WHAT THIS TASK INVOLVES:
With the first line as the start and the line containing "order: Eulipotyphla" as the end, write out every line of the records exactly.

THE DATA:

- - -

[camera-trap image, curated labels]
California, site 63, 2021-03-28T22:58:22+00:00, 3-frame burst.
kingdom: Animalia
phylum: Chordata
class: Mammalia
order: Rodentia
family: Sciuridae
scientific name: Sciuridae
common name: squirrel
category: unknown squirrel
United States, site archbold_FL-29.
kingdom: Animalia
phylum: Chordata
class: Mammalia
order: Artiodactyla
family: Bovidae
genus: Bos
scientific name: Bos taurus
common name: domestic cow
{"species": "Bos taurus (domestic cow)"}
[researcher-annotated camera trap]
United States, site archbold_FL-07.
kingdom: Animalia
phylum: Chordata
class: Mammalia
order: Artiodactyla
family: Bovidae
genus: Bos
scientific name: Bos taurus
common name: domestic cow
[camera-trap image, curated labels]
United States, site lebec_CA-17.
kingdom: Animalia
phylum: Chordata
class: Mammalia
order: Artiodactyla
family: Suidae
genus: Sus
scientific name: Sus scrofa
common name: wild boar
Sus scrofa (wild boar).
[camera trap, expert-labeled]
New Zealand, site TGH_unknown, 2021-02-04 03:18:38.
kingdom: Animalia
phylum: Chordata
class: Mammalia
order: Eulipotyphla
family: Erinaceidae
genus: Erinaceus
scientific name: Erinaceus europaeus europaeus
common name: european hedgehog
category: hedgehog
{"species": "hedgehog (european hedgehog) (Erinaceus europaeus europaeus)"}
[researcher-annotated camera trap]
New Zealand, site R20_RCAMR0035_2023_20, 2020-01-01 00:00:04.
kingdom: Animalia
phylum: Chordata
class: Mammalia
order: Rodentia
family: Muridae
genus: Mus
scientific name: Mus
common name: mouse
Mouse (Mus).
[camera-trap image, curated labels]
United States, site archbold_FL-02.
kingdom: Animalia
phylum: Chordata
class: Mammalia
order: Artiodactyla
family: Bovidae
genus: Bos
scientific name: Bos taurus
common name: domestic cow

- - -

WRITTEN RESPONSE:
[camera-trap image, curated labels]
California, site 63, 2021-03-28T22:58:22+00:00, 3-frame burst.
kingdom: Animalia
phylum: Chordata
class: Mammalia
order: Rodentia
family: Sciuridae
scientific name: Sciuridae
common name: squirrel
category: unknown squirrel
United States, site archbold_FL-29.
kingdom: Animalia
phylum: Chordata
class: Mammalia
order: Artiodactyla
family: Bovidae
genus: Bos
scientific name: Bos taurus
common name: domestic cow
{"species": "Bos taurus (domestic cow)"}
[researcher-annotated camera trap]
United States, site archbold_FL-07.
kingdom: Animalia
phylum: Chordata
class: Mammalia
order: Artiodactyla
family: Bovidae
genus: Bos
scientific name: Bos taurus
common name: domestic cow
[camera-trap image, curated labels]
United States, site lebec_CA-17.
kingdom: Animalia
phylum: Chordata
class: Mammalia
order: Artiodactyla
family: Suidae
genus: Sus
scientific name: Sus scrofa
common name: wild boar
Sus scrofa (wild boar).
[camera trap, expert-labeled]
New Zealand, site TGH_unknown, 2021-02-04 03:18:38.
kingdom: Animalia
phylum: Chordata
class: Mammalia
order: Eulipotyphla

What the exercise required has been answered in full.